Юла старалась все делать быстро, только бы не идти к кровати. Крик утопающего — так это выглядело.

Юла тронула струны, начала петь романс, но голос тут же сорвался, и аккорд она не тот взяла. У Юлы в глазах стояли слезы.

— Нет, чего-то не получается. Сейчас, я лучше другое. Надо звук выключить.

Она нажала кнопку на пульте — выключила телевизор. Снова начала петь: «Я тебя не предам, как бы ты ни просил, не держи за рукав, мне хватило бы сил»... Вряд ли она пела Борисову. Она пела для Ромки. Голос у Юлы был не очень сильный, но каждое слово пробивало деревянные стены предбанника. Юла пела, как в последний раз.

Когда Юла закончила, Борисов сидел, положив голову на руки. Юла замолчала, ссутулившись над гитарой и опустив руки. Сейчас надо вставать, да? Борисов поднял голову. В глазах его стояли слезы... А почему же, спрашивается, Борисов не может расплакаться над проникновенной песней? Пауза. Юла сутулилась над гитарой.

— Так ты сюда не трахаться, что ли, пришла? — спросил Борисов.

— Нет, — Юла продолжала сидеть. — Я вообще-то хотела вас попросить помочь мне человека одного найти в Тарантаевке.

Борисов встал, накинул рубашку. Потянул шею в воротничке.

— Кого?

— Мужа.

Борисов обернулся, посмотрел на Юлу.

— Помогу.

Был поздний вечер. Юла сидела на крыльце дома Марии Алексеевны. Два фонаря над забором освещали заброшенную ее фигуру. Юла смотрела перед собой. Калитка, улица...

— Господи, помоги мне, — вдруг стыдливо прошептала Юла и закрыла лицо руками.

Она опустила руки на колени, выдохнула. Достала из кармана сигареты. И зажигалку — ту самую, что никак не работала. Она безнадежно щелкнула — но неожиданно появился огонек. Юла прикурила и выпустила дым. Она смотрела вперед. Но видела там совсем не калитку и не улицу.

Юла сидела в ванной на полу. Ромка стоял по другую сторону двери в коридоре. Скандал уже был в разгаре.

Ромка говорил из-за двери:

— Да не надоело тебе все время об одном и том же говорить!

— Да потому что мы говорим ни о чем! — прокричала Юла.

— Да на хрен ты тогда со мной разговариваешь, раз ни о чем? — зло ответил Ромка.

— Ну вот и всё.

— Ну вот и всё.

Пауза. Ромка сел на пол в коридоре у двери. Не выдержал.

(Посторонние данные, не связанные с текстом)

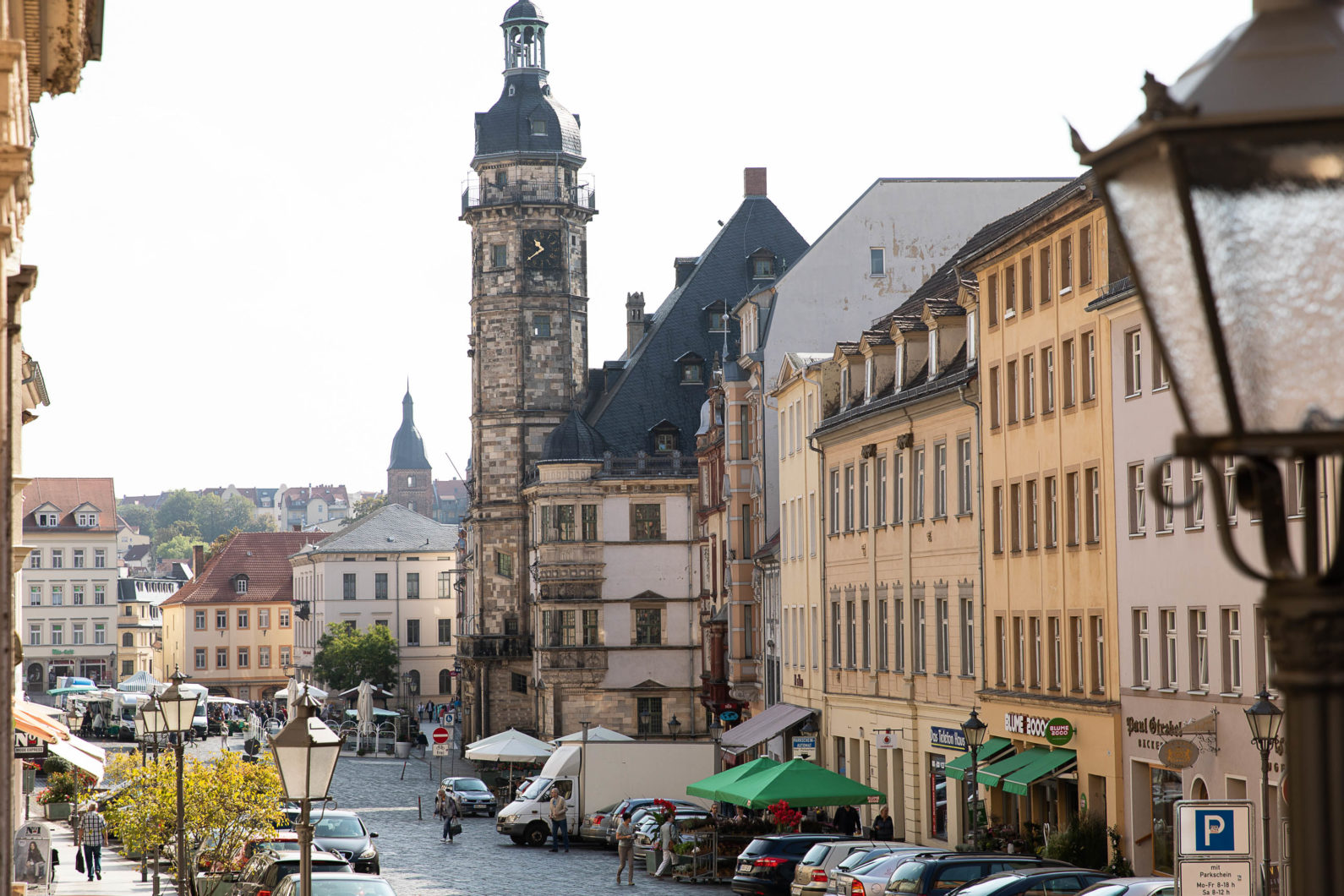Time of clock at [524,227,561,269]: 10:39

— Меня достало уже. Когда ты, блин, начинаешь что-нибудь предъявлять, мы должны сидеть и это разбирать, как на допросе у психоаналитика. А когда я тебя что-нибудь спрашиваю, ты дверью хлопаешь, и всё, блин, — сразу ни о чем.

— А о чем? Ну, о чем?

— Так сделай, чтоб было о чем, блин, — завелся Ромка. — Ты хоть что-нибудь сделала? Хоть пальцем своим пошевелила?

— Сделала!

— Сделала?

— Сделала, да!

— Да.

— Да! Я как раз сделала! А ты сделал что-нибудь? Ты мне надоел уже, повторять про самопожертвование. «Любовь — это самопожертвование», — покривлялась Юла, цитируя Ромку. — Ты чем пожертвовал?

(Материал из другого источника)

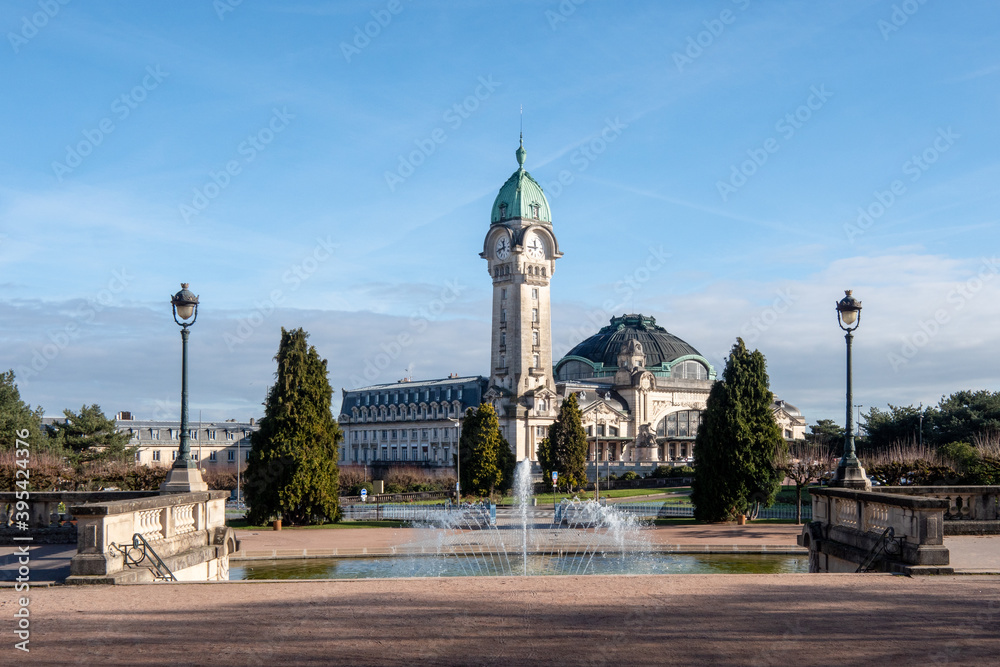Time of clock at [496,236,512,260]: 11:42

— Да ты много жертвуешь! Зажертвовалась уже!

Юла, разозлившись, со всей дури стукнула кулаком в дверь.

Юла открыла глаза. Последний раз затянулась и со всей силы швырнула окурок куда подальше в темноту.

Утром Юла, уже одетая, выходила из дома. Мария Алексеевна жарила картошку.

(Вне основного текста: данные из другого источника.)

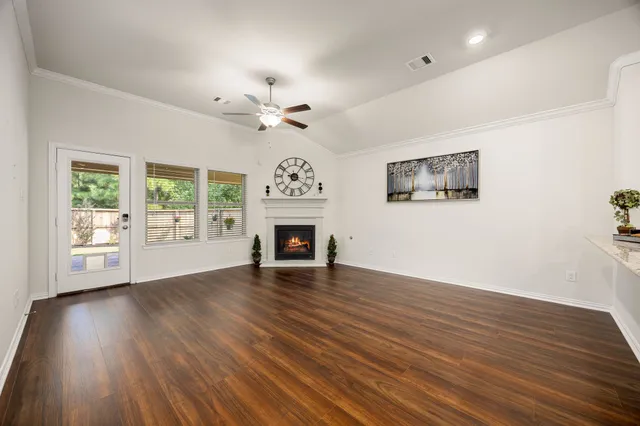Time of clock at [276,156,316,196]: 10:05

— Ты куда? Я завтрак готовлю!

Мария Алексеевна уже попривыкла к Юле и была дружелюбной.

— Спасибо, — Юла улыбнулась. — Я не хочу. Схожу куда-нибудь. Куда у вас можно сходить?

— Вечером в дискотеку можно. В театр, — Мария Алексеевна лихо переворачивала ломтики поджаренной картошки. — С утра разве что в Музей памяти города. Да там скучно.

Юла стояла в длинном коридоре. Старые мраморные подоконники и давно не мытые рамы. По стенам висели обтянутые полиэтиленом стенды. На них фотографии с разными событиями в городе.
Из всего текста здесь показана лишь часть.